** WORK REQUIRED **
Search the records for the string "nonce", then copy each line where it appears.

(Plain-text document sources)
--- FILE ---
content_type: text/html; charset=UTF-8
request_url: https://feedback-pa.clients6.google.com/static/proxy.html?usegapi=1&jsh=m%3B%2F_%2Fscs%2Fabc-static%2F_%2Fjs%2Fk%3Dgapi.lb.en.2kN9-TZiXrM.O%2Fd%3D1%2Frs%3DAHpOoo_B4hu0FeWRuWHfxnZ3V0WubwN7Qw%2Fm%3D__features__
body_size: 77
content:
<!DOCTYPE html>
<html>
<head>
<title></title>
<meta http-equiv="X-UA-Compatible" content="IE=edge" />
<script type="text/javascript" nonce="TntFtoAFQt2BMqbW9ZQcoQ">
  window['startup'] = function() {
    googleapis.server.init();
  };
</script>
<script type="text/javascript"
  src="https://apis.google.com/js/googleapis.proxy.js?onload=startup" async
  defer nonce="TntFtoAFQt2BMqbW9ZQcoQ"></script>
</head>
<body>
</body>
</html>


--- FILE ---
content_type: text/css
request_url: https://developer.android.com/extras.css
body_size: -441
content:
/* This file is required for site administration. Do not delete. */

** SOLUTION FOR THIS EXERCISE **
<script type="text/javascript" nonce="TntFtoAFQt2BMqbW9ZQcoQ">
  defer nonce="TntFtoAFQt2BMqbW9ZQcoQ"></script>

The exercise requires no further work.